• [WHAT YOU NEED TO DO]: In the entries below, find the line with "genus: Ursus" and the line with "scientific name: Nanger granti". Return those two lines and all lines between them, exactly.

Saved data entries:
───

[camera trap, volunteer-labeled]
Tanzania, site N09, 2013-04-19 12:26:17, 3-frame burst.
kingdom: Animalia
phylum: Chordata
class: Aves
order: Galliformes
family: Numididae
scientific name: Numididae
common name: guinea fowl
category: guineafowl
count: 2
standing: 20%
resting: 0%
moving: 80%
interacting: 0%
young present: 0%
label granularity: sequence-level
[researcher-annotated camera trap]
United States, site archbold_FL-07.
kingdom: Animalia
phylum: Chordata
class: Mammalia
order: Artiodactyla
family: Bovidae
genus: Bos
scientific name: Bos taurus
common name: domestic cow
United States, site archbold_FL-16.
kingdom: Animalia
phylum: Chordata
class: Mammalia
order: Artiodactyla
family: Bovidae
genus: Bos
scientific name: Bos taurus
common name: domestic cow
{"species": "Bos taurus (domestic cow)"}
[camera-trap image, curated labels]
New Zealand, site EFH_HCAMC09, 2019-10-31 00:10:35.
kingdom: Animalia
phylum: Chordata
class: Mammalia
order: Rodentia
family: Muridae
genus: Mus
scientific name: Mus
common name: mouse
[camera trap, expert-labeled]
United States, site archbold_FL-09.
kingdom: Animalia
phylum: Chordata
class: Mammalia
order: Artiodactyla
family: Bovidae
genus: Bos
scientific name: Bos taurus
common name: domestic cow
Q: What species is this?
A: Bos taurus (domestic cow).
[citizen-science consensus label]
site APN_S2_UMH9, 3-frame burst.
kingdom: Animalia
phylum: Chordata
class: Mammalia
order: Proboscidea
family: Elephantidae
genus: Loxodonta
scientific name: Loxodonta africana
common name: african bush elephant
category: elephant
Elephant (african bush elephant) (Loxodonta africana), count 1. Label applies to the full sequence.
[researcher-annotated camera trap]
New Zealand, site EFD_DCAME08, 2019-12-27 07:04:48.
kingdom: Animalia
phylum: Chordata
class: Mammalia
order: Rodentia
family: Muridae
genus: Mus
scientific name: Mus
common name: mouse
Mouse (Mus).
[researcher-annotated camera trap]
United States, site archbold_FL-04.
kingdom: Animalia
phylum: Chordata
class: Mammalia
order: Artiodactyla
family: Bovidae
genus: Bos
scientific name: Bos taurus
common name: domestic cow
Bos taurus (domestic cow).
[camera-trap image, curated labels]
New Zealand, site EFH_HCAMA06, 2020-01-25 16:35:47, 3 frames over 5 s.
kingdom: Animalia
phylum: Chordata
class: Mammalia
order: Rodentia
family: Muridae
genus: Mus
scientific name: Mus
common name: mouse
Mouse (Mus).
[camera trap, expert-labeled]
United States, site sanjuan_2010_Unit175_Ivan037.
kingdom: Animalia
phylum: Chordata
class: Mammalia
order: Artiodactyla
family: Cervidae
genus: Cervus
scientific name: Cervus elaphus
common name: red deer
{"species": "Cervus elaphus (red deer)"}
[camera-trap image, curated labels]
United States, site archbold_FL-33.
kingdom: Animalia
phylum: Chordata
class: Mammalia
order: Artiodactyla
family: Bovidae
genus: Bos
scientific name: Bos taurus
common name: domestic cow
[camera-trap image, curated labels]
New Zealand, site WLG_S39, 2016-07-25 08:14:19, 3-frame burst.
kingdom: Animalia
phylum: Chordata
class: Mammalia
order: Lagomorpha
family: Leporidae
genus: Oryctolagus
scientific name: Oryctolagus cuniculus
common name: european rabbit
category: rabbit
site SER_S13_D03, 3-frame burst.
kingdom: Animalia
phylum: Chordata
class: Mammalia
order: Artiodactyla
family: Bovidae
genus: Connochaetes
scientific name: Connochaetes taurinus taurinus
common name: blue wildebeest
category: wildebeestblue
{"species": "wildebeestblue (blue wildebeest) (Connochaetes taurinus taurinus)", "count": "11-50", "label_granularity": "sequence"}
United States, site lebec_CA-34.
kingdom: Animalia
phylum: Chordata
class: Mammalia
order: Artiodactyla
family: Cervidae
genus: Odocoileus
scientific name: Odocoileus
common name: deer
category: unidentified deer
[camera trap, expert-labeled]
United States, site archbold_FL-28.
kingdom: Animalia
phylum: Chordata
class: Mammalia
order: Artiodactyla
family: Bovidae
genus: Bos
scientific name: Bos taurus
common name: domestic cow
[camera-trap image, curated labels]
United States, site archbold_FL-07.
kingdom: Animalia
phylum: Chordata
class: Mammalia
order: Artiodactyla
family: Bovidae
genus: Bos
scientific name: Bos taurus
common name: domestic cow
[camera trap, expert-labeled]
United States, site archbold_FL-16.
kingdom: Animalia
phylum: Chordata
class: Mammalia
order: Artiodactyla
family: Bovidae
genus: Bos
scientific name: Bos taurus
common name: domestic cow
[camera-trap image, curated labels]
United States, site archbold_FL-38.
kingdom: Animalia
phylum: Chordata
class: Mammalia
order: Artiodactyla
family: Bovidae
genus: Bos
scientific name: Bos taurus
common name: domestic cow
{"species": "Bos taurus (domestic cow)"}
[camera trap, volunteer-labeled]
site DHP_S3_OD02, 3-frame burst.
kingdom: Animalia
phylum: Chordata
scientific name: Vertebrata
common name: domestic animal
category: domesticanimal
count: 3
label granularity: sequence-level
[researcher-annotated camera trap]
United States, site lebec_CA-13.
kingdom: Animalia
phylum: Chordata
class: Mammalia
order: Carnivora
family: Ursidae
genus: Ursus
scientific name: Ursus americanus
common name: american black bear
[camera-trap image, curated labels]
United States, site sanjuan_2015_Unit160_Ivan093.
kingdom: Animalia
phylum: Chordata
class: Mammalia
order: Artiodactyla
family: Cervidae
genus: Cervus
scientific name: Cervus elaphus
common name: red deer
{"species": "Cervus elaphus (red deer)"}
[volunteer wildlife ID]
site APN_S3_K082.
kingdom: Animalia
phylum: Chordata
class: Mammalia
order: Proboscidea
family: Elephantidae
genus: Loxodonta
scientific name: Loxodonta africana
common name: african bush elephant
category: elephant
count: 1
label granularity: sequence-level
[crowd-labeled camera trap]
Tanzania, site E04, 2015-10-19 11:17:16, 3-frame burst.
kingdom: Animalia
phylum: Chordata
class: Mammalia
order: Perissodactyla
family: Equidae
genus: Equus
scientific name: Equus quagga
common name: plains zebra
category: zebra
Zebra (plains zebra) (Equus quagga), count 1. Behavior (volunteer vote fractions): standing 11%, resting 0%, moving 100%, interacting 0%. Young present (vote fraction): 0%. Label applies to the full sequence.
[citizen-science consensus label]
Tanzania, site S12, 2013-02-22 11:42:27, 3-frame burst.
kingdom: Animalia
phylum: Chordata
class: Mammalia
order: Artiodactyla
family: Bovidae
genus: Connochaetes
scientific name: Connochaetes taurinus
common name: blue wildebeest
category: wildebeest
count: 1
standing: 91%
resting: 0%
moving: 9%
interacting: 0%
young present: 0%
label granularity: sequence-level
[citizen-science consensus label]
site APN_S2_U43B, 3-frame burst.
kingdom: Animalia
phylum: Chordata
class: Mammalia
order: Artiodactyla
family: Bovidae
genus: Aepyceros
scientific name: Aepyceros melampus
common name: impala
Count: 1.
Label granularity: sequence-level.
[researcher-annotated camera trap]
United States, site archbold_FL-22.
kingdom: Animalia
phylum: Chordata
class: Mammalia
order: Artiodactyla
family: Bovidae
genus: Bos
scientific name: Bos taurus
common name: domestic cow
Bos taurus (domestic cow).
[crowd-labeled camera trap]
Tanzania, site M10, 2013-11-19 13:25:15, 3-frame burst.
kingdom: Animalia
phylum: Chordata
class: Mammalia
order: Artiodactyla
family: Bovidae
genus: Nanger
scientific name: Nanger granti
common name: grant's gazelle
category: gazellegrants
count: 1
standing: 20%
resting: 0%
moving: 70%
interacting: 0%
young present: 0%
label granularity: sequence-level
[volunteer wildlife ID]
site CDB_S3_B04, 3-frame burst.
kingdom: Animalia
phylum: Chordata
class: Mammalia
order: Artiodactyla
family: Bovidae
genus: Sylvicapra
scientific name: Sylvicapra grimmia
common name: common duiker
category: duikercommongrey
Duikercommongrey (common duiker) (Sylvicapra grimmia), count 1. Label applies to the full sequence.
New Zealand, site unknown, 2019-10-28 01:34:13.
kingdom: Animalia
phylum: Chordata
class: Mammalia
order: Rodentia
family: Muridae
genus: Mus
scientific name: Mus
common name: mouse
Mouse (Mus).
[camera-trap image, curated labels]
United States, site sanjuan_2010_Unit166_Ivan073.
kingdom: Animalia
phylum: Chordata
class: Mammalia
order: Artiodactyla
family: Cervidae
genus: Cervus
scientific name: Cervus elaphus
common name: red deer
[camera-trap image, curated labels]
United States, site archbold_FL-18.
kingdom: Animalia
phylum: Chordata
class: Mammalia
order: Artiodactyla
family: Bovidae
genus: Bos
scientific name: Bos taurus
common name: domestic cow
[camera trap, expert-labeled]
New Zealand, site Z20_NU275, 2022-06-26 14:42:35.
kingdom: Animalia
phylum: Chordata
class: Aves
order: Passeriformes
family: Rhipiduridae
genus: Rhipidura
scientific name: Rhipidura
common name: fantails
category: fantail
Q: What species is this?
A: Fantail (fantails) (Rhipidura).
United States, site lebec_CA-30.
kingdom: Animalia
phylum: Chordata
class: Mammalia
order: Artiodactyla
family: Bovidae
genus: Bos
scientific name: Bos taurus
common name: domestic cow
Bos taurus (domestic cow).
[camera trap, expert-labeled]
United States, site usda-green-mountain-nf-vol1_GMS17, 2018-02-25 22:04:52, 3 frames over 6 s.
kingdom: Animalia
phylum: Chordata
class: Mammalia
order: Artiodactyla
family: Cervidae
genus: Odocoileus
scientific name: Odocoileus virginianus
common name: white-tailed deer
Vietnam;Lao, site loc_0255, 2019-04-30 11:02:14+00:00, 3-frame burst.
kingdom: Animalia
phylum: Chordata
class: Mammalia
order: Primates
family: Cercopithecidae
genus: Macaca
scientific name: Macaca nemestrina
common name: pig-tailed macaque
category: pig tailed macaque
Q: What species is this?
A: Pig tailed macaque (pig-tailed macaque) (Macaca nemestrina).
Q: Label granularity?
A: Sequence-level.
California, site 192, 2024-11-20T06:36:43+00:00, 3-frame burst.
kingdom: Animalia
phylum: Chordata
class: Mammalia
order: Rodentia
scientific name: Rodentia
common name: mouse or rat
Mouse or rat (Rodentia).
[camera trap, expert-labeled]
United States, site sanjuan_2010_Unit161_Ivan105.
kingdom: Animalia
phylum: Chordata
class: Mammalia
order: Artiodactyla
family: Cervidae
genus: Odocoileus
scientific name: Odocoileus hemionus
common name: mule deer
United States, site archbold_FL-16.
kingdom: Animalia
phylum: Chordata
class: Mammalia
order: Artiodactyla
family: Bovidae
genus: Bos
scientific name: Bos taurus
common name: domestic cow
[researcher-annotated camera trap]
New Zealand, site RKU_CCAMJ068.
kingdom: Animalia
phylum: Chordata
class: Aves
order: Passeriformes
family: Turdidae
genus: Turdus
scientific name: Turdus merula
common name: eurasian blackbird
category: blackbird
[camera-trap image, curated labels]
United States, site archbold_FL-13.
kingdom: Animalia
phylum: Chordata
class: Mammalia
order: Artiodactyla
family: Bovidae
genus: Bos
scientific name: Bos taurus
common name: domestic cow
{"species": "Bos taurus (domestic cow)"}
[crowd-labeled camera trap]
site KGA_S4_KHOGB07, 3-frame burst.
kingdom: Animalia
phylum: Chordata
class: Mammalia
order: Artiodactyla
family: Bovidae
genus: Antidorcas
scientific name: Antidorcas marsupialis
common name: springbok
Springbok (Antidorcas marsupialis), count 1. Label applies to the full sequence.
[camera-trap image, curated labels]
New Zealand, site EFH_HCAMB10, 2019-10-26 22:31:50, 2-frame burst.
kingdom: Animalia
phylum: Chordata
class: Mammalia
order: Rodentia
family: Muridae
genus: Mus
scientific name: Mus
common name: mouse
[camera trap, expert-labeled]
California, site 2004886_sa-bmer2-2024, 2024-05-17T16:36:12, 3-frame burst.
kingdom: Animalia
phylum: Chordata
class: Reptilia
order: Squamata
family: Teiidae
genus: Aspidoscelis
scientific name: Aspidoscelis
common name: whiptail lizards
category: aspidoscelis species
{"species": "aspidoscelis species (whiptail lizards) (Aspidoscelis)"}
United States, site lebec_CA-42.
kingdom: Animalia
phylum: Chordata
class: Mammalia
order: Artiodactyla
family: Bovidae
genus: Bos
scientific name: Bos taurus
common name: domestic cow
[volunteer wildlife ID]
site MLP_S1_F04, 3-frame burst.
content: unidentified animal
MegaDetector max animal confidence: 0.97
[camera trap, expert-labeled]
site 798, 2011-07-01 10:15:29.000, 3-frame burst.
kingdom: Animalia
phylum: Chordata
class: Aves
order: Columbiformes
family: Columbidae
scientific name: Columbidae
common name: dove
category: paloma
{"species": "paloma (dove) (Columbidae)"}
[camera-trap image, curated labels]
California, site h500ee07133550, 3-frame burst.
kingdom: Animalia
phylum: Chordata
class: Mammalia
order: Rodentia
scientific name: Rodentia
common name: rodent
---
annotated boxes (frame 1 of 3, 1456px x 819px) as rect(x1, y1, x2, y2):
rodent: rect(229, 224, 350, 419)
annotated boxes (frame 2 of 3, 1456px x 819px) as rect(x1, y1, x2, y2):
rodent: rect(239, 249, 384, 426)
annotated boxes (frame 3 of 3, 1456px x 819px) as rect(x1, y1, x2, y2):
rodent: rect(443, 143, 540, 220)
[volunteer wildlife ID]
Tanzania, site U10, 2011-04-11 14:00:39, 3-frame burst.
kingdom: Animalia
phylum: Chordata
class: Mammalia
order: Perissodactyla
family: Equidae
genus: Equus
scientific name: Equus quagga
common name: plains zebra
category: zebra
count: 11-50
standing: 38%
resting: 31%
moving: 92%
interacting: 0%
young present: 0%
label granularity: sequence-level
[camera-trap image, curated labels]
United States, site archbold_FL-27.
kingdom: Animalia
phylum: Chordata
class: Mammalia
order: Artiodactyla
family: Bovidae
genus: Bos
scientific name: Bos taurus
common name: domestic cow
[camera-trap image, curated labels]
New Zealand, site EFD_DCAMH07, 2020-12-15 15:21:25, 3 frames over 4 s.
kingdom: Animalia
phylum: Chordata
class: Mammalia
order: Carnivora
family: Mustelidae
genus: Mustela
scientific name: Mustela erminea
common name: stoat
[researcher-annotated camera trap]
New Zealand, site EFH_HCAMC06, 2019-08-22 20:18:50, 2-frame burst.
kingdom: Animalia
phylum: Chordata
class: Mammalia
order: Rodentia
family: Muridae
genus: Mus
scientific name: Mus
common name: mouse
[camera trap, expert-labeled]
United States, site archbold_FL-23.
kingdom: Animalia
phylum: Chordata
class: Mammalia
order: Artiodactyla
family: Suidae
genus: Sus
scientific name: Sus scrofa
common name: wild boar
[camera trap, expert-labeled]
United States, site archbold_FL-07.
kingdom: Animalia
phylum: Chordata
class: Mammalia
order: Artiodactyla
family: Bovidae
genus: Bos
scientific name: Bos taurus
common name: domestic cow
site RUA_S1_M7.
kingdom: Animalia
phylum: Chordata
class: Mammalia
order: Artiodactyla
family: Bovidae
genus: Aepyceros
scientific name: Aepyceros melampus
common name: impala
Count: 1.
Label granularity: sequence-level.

───

• [RESPONSE AREA]:
genus: Ursus
scientific name: Ursus americanus
common name: american black bear
[camera-trap image, curated labels]
United States, site sanjuan_2015_Unit160_Ivan093.
kingdom: Animalia
phylum: Chordata
class: Mammalia
order: Artiodactyla
family: Cervidae
genus: Cervus
scientific name: Cervus elaphus
common name: red deer
{"species": "Cervus elaphus (red deer)"}
[volunteer wildlife ID]
site APN_S3_K082.
kingdom: Animalia
phylum: Chordata
class: Mammalia
order: Proboscidea
family: Elephantidae
genus: Loxodonta
scientific name: Loxodonta africana
common name: african bush elephant
category: elephant
count: 1
label granularity: sequence-level
[crowd-labeled camera trap]
Tanzania, site E04, 2015-10-19 11:17:16, 3-frame burst.
kingdom: Animalia
phylum: Chordata
class: Mammalia
order: Perissodactyla
family: Equidae
genus: Equus
scientific name: Equus quagga
common name: plains zebra
category: zebra
Zebra (plains zebra) (Equus quagga), count 1. Behavior (volunteer vote fractions): standing 11%, resting 0%, moving 100%, interacting 0%. Young present (vote fraction): 0%. Label applies to the full sequence.
[citizen-science consensus label]
Tanzania, site S12, 2013-02-22 11:42:27, 3-frame burst.
kingdom: Animalia
phylum: Chordata
class: Mammalia
order: Artiodactyla
family: Bovidae
genus: Connochaetes
scientific name: Connochaetes taurinus
common name: blue wildebeest
category: wildebeest
count: 1
standing: 91%
resting: 0%
moving: 9%
interacting: 0%
young present: 0%
label granularity: sequence-level
[citizen-science consensus label]
site APN_S2_U43B, 3-frame burst.
kingdom: Animalia
phylum: Chordata
class: Mammalia
order: Artiodactyla
family: Bovidae
genus: Aepyceros
scientific name: Aepyceros melampus
common name: impala
Count: 1.
Label granularity: sequence-level.
[researcher-annotated camera trap]
United States, site archbold_FL-22.
kingdom: Animalia
phylum: Chordata
class: Mammalia
order: Artiodactyla
family: Bovidae
genus: Bos
scientific name: Bos taurus
common name: domestic cow
Bos taurus (domestic cow).
[crowd-labeled camera trap]
Tanzania, site M10, 2013-11-19 13:25:15, 3-frame burst.
kingdom: Animalia
phylum: Chordata
class: Mammalia
order: Artiodactyla
family: Bovidae
genus: Nanger
scientific name: Nanger granti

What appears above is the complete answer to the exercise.